> _Directions_
Make an exact copy of all the records that follow, apart from the pictures.
Segment Start: Supplied material
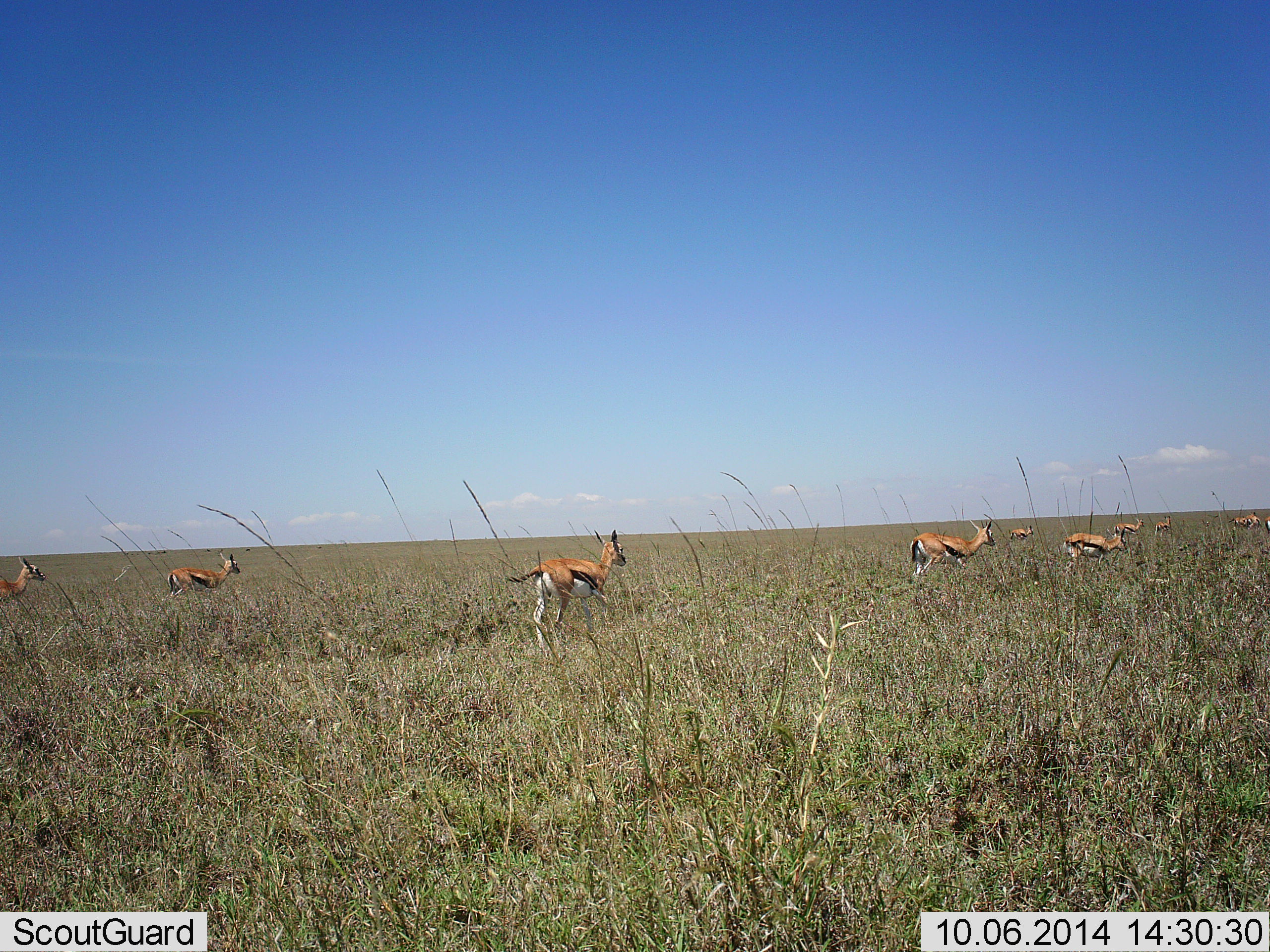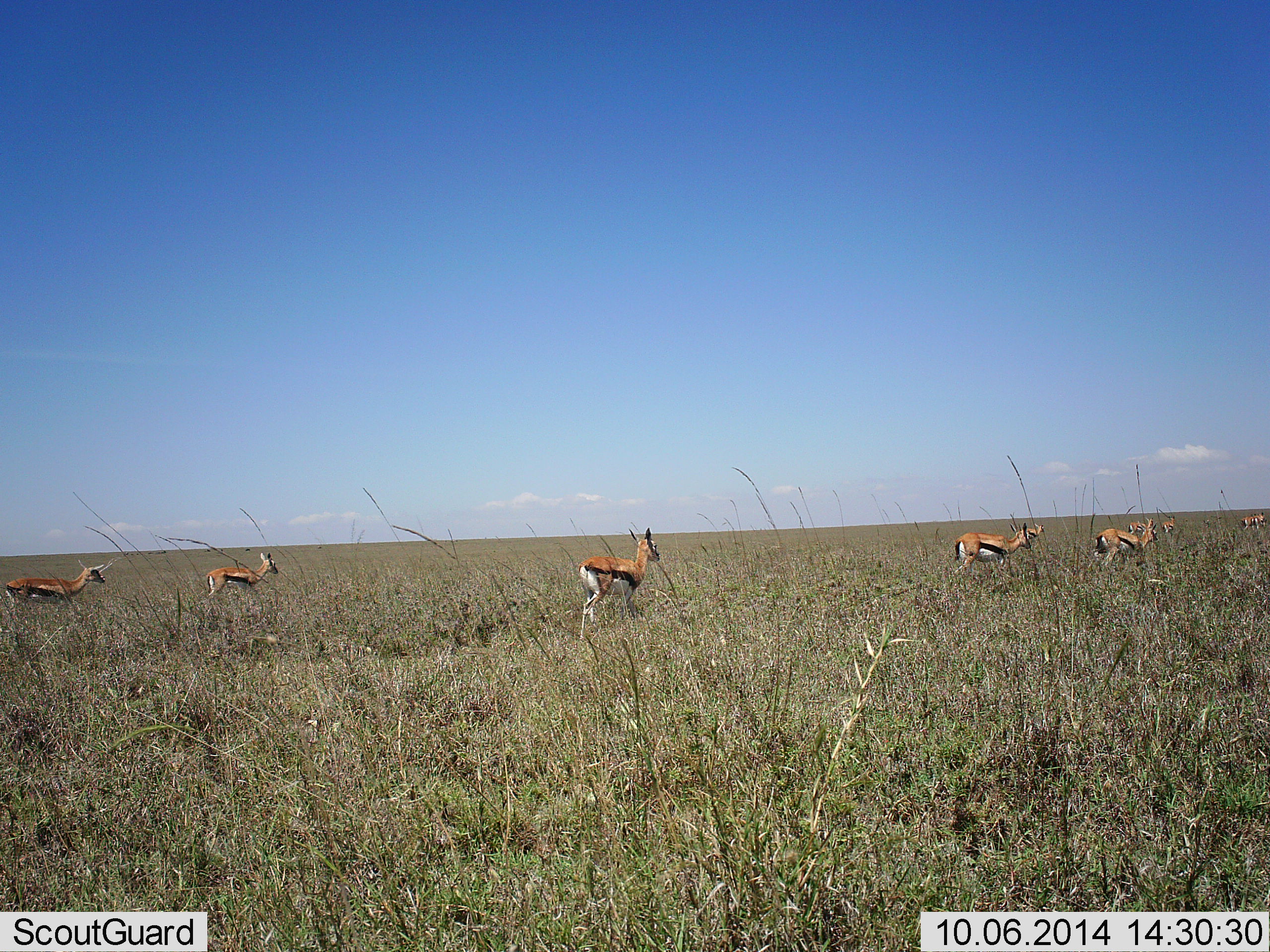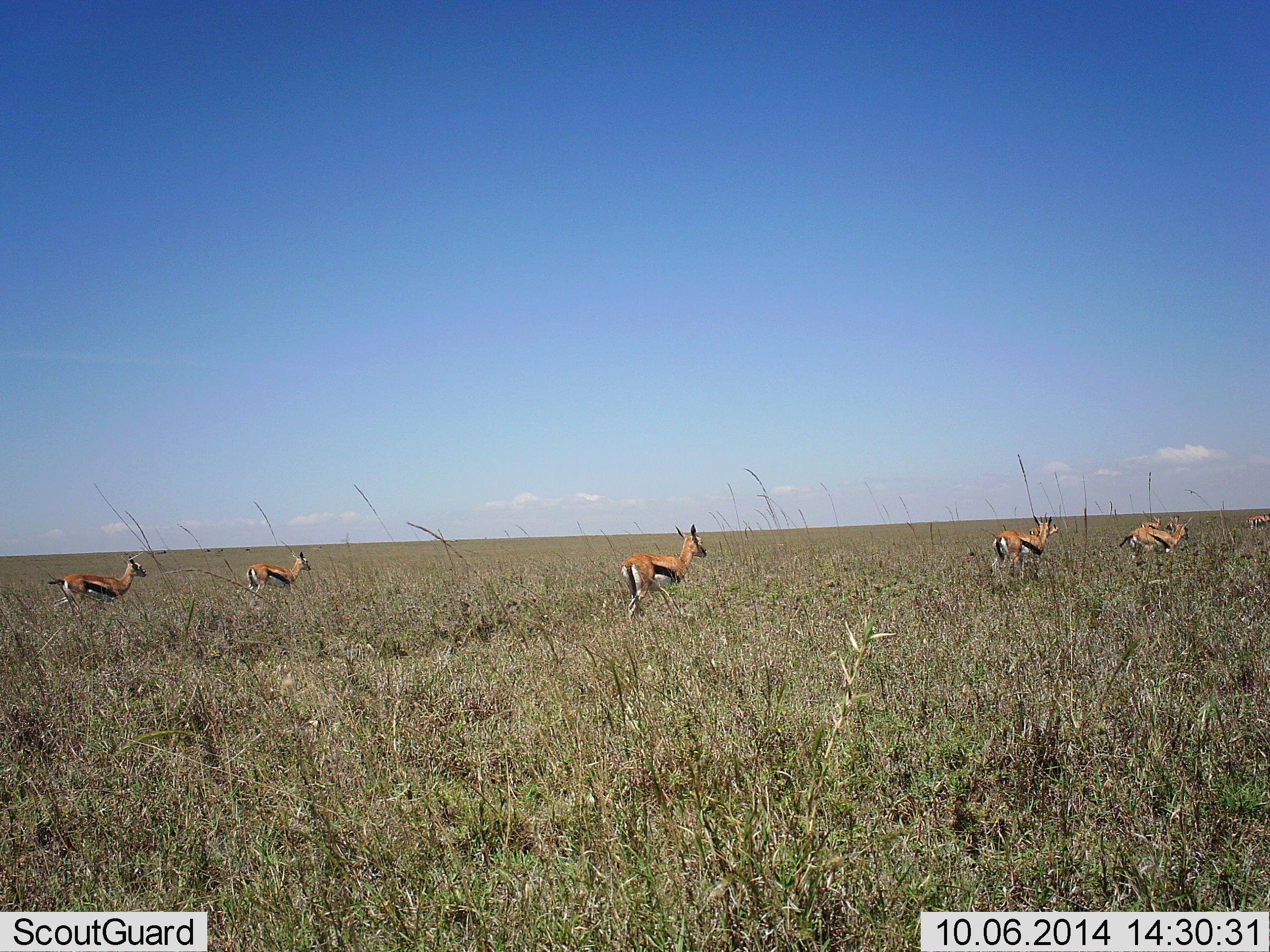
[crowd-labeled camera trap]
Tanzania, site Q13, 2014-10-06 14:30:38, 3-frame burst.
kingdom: Animalia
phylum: Chordata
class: Mammalia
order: Artiodactyla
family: Bovidae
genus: Eudorcas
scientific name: Eudorcas thomsonii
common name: thomson's gazelle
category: gazellethomsons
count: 9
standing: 30%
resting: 0%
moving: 80%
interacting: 0%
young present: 10%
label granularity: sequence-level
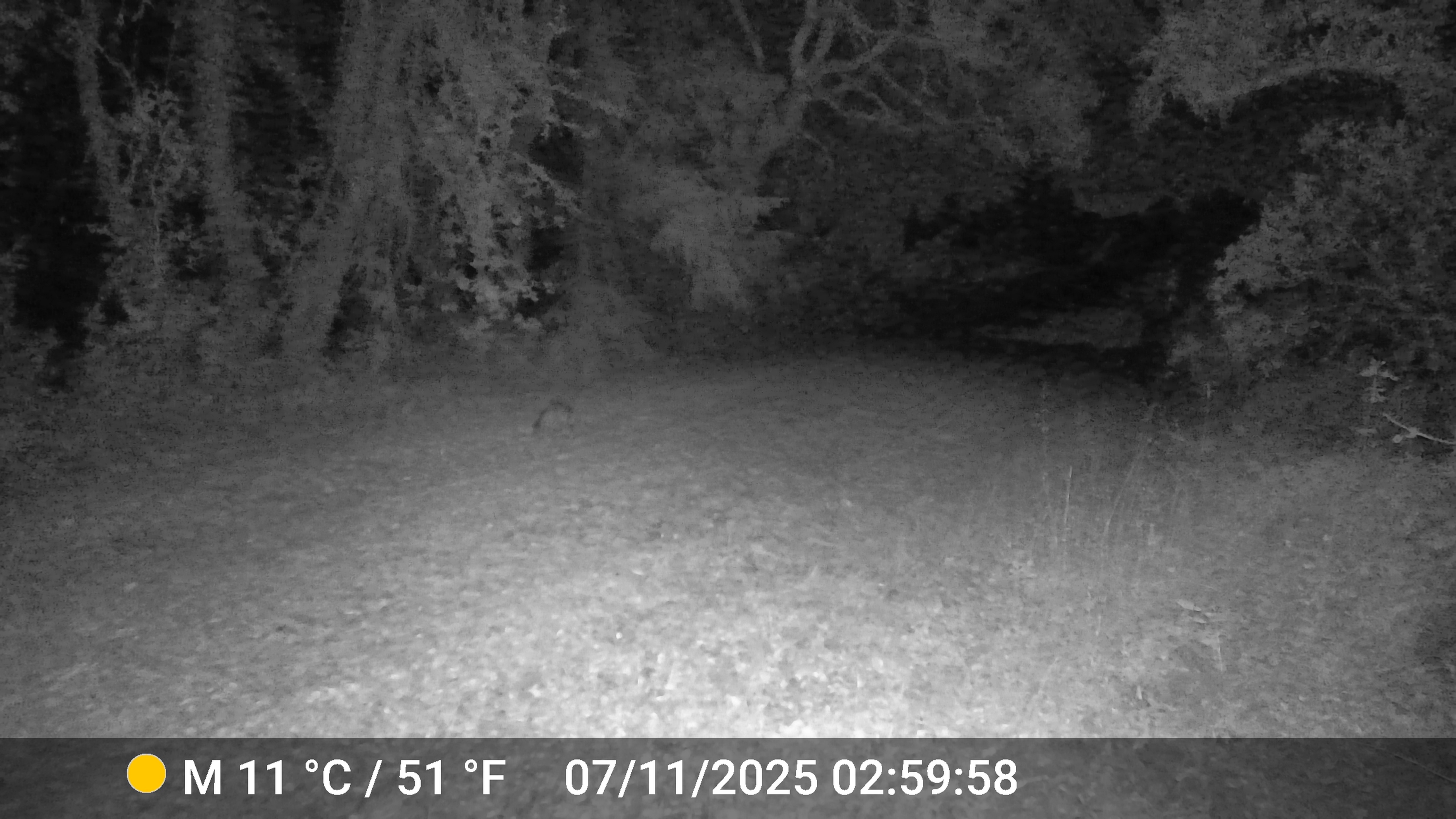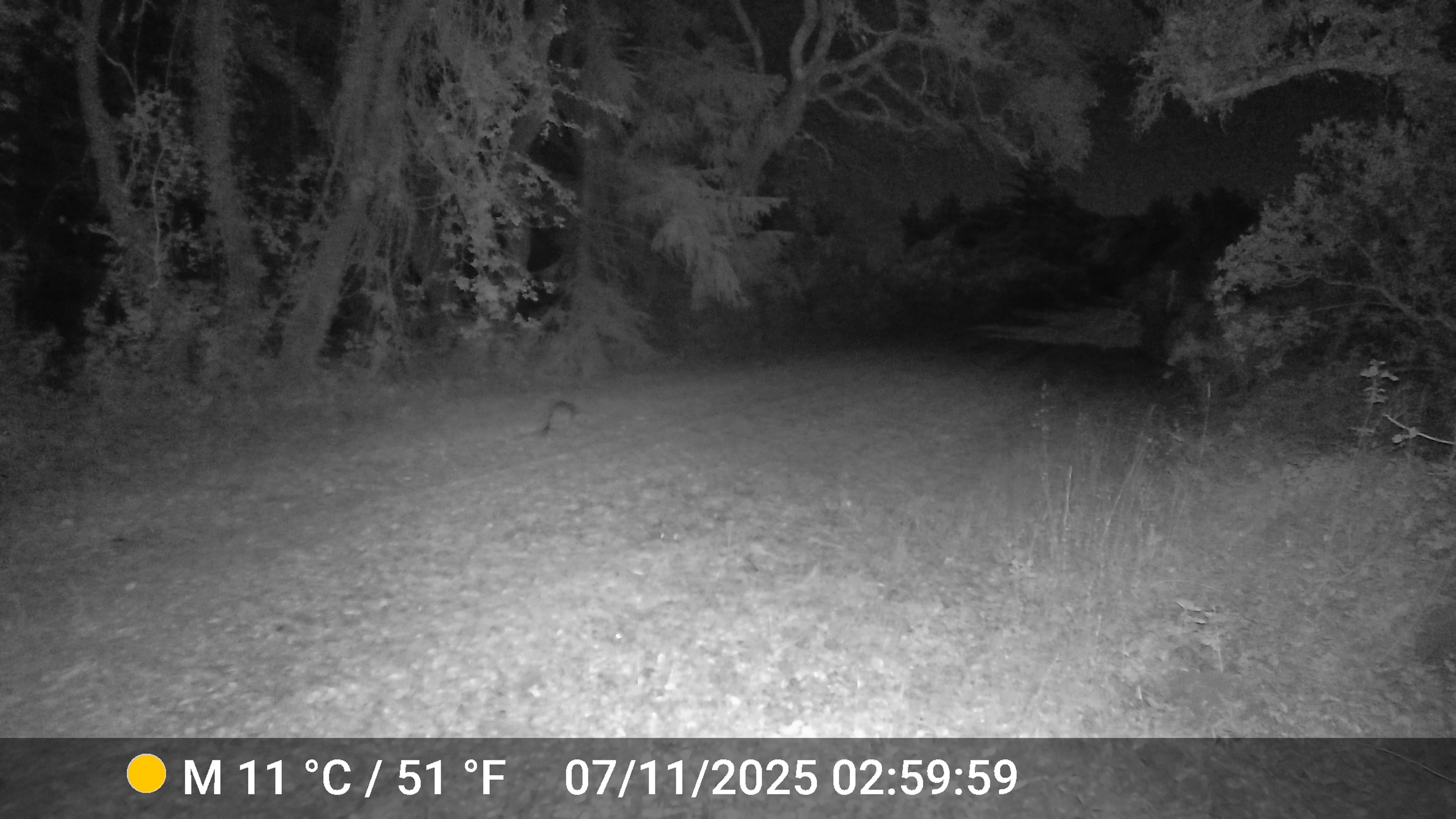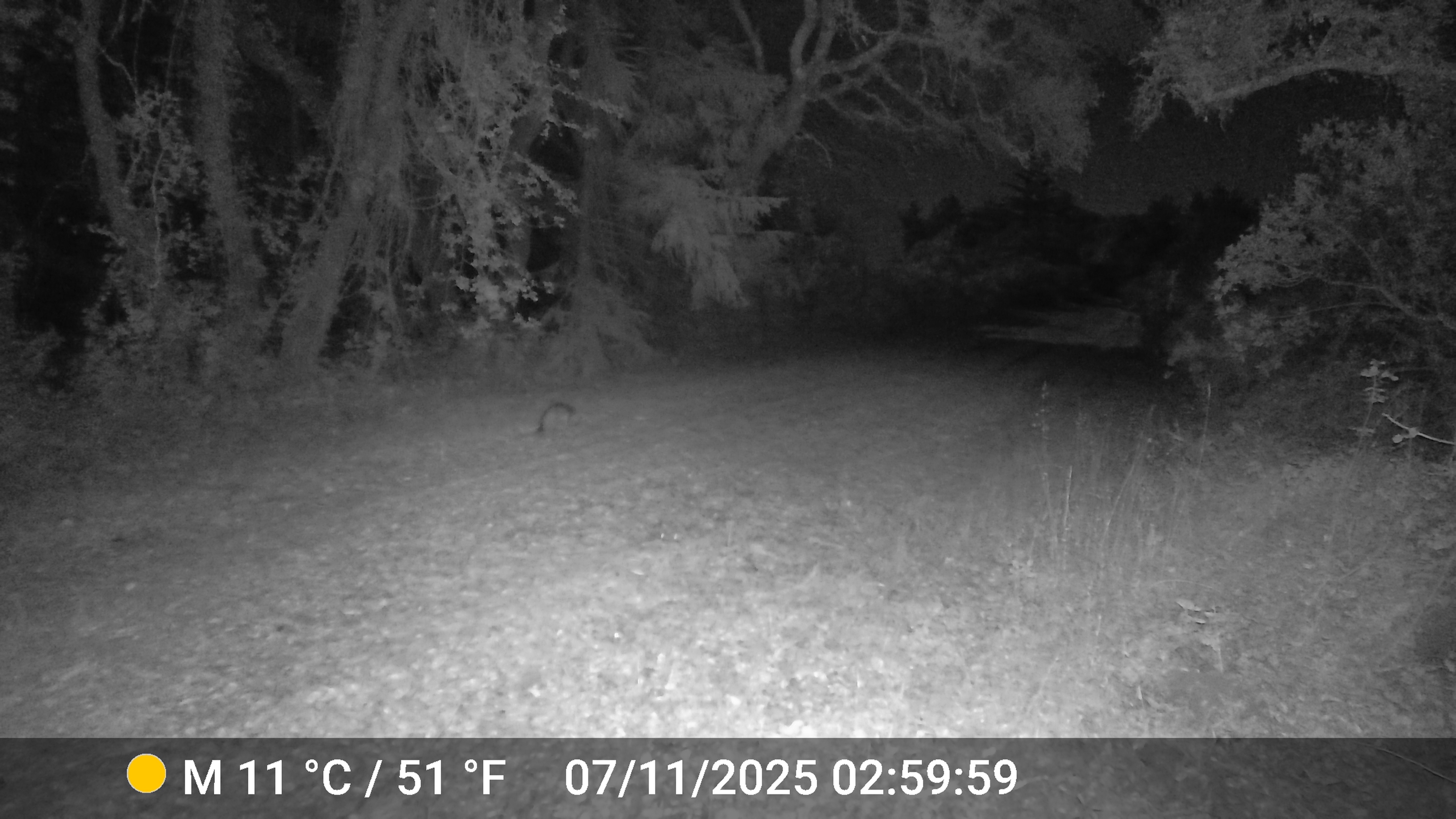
Segment End: Supplied material
> _Response to this exercise_
[crowd-labeled camera trap]
Tanzania, site Q13, 2014-10-06 14:30:38, 3-frame burst.
kingdom: Animalia
phylum: Chordata
class: Mammalia
order: Artiodactyla
family: Bovidae
genus: Eudorcas
scientific name: Eudorcas thomsonii
common name: thomson's gazelle
category: gazellethomsons
count: 9
standing: 30%
resting: 0%
moving: 80%
interacting: 0%
young present: 10%
label granularity: sequence-level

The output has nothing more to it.